Bu örnekte herkesin ikinci şıkkı cevaplayacağını vurgulayan Toprak, yeni sisteminin topluma iyi gelmediğini belirterek, “Cumhurbaşkanlığı Hükümet Sistemi de bu garip ilaç gibi. İlk adım sistemin iptalidir. Ardından demokratik anayasa reformu ve güçlendirilmiş parlamenter sisteme geçiş” diye konuştu.
Ece Güner Toprak
Sorbonne’dan ‘Yüksek Onur’la mezun oldu
1992’de Universite Paris Pantheon Sorbonne’dan “Yüksek onur” derecesiyle mezun olan Ece Güner Toprak, 1994 yılından beri de İstanbul Barosu’na kayıtlı avukat olarak çalışıyor. Cumhurbaşkanlığı Hükümet Sistemi’ne yönelik eleştirilerini sürdüren Toprak, “Cumhurbaşkanı takdirine kalmış bir kararla Meclis’i feshedebiliyor. Milletvekilleri de, göreve başladıkları gün, kaderlerinin Cumhurbaşkanı’na bağlı olduğunu biliyor” dedi.

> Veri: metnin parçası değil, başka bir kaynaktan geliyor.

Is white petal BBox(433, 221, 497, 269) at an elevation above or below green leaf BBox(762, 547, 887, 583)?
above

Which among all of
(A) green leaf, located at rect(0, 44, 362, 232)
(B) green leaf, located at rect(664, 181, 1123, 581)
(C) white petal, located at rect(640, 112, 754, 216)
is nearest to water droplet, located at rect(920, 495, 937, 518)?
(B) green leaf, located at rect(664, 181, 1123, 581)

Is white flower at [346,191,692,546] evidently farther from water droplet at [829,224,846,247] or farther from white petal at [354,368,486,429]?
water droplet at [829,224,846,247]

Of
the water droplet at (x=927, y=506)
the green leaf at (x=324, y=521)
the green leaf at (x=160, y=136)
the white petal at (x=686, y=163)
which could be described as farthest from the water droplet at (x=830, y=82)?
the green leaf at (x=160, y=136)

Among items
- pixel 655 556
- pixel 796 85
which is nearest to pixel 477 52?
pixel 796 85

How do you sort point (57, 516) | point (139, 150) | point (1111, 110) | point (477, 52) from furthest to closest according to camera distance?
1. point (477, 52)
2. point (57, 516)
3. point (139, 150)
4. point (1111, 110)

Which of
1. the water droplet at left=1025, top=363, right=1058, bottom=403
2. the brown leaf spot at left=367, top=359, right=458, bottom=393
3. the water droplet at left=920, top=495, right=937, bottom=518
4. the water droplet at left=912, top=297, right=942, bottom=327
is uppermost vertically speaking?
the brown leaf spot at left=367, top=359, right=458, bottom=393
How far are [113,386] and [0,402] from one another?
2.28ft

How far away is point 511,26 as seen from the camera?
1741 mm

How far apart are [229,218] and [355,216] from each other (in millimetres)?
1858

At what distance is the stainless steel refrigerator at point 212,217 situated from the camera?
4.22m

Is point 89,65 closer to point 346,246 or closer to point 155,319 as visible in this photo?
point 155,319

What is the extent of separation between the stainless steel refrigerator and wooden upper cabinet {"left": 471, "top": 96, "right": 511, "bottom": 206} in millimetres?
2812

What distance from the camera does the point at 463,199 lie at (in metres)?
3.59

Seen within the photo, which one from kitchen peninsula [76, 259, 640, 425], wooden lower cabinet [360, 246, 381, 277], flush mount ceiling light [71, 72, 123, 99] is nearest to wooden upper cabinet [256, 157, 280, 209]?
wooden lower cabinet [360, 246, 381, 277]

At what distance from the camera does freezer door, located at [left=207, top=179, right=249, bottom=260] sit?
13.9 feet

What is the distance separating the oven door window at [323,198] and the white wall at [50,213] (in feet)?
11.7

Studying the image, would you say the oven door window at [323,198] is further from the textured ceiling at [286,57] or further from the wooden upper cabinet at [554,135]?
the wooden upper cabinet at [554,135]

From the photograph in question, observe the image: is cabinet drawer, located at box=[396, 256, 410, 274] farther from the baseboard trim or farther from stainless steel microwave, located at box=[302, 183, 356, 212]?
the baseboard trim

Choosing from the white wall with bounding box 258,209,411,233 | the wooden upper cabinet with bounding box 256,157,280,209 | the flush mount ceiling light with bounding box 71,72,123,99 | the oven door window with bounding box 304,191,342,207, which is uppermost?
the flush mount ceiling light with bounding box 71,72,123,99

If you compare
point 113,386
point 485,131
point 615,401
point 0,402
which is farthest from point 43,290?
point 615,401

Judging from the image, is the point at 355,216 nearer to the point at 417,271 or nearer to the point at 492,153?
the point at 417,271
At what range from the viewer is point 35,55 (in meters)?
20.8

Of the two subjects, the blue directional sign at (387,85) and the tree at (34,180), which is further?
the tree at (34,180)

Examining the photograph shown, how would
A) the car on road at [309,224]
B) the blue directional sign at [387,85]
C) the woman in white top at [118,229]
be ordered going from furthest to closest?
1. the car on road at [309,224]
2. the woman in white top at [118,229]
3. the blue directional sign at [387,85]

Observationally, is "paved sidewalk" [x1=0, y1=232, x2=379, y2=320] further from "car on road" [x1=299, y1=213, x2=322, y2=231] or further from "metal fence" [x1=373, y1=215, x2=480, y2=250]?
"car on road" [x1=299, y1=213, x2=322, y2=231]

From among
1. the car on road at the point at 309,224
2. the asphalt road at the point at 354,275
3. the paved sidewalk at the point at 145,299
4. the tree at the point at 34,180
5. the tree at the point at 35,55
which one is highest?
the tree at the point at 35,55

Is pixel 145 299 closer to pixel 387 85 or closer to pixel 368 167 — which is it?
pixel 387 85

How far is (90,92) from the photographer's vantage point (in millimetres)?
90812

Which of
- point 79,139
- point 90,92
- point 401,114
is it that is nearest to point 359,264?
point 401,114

Bu sistem, Meclis’in tüm yetkilerini elinden aldı
Başarabiliriz adlı kitabıyla Cumhurbaşkanlığı Hükümet Sistemi’nin açmazlarını dile getiren Ece Güner Toprak, “Cumhurbaşkanı’na yargıda da çok önemli atama yetkileri veriliyor: Anayasa Mahkemesi’nde 15 üyenin 12’sini atıyor, Hâkimler ve Savcılar Kurulu’nun çoğunluğunu atıyor. Bu yargı bağımsızlığını temin etmeyen bir sistem” dedi. Meclis’in yetkilerine de dikkat çeken Toprak, şunları kaydetti: “Meclis’in tüm denetim yetkileri elinden alınıyor; gensoru ve güvenoyu, başkanlık sistemi gereği iptal ediliyor, meclis soruşturması da imkânsız nisaplara bağlanıyor. Meclis’in bütçe hakkı elinden alınıyor. Cumhurbaşkanlığı Hükümet Sistemi’nde son sözü söyleme hakkı Meclis’in elinden alınmıştır. Bu sistem iptal edilmelidir ve iptal edilmeden sonuç alınamaz.”
Milletvekillerinin kaderi Cumhurbaşkanı’nın elinde
2017 referandumundan önce Cumhurbaşkanlığı Hükümet Sistemi’ne karşı toplumu uyaran isimlerden biri olan Toprak, “Cumhurbaşkanı, partisinin Genel Başkanı. Ve aday listelerini Genel Başkan hazırlıyor. Fiilen güçler ayrılığı da bitiyor. Milletvekilleri bilmektedir ki, yine Cumhurbaşkanı listeleri yapacak; kimin tekrar seçilip seçilmeyeceğine o karar verecek. Kaderleri Cumhurbaşkanı’nın elindedir. Bu şartlarda hangi milletvekili gerçekten bağımsız davranabilir? Bu sistemde Cumhurbaşkanı’na Merkez Bankası’ndan üniversitelere kadar atamaları tek başına yapma yetkisi veriliyor” dedi.